> _EXTRACT PROVIDED_
Sunrise Senior Living, Inc. (NYSE: SRZ), with headquarters in Tysons Corner, continued the trend of fluctuating quarterly results. Operating revenue was reduced to $322.0 Million in the quarter versus $348.1 Million in the same period last year.
The senior community operator managed to post a net income of $1.8 Million ($0.02 cents per diluted share) but that was down drastically from the $46.3 Million ($0.81 cents per diluted share) profit delivered in the second quarter ended June 30, 2010.
Mark Ordan, chief executive officer of Sunrise Senior Living stated "We are pleased with our second quarter performance which shows continued strength in occupancy, rate and operating results. We are also pleased with our continuing progress in achieving our strategic goals. While our second quarter sequential occupancy dropped by 50 basis points from the first quarter to the second quarter, we have seen renewed strength in recent weeks."

> _EXTRACTED DATA_
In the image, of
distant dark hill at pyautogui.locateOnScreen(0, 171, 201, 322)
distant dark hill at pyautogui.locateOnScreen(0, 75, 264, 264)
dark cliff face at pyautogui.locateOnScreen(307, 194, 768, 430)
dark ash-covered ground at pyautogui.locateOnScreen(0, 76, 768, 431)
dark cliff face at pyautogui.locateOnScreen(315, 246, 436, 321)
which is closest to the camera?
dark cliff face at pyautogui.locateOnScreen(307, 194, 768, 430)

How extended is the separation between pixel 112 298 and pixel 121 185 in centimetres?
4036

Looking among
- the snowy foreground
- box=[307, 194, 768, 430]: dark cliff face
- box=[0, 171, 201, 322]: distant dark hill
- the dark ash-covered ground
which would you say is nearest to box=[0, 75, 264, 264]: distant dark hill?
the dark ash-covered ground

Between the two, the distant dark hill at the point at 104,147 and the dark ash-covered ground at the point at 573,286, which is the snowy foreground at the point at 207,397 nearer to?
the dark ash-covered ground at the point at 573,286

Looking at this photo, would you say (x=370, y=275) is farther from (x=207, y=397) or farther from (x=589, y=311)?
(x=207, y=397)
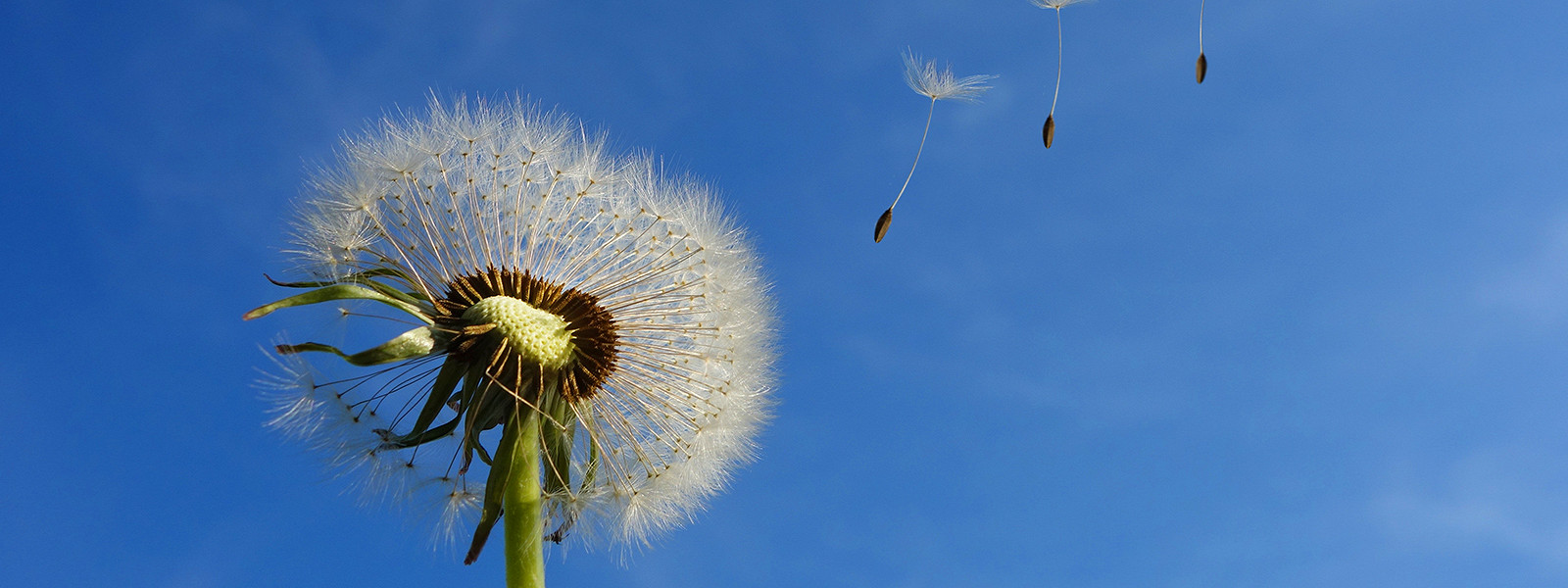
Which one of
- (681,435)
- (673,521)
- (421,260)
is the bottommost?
(673,521)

> _WORK INSTRUCTION_
Pick up the report on Sunrise Senior Living's second-quarter results after its final sentence and keep writing it.

> _ANSWER SECTION_
Sunrise Senior Living was greatly affected by the housing bust and recent recession, the company has developed several active and assisted senior living communities including condominiums. The company currently has approximately 31,000 units.
Cash and cash equivalents were maintained at $65.1 Million at the end of June 2011 versus $66.7 Million at the end of June 2010.
On August 1, 2011, Sunrise Senior Living notified investors that operating results would be affected by the Center for Medicare & Medicaid Services mandate to reduce payments to skilled nursing facilities by $3.87 Billion in fiscal year 2012.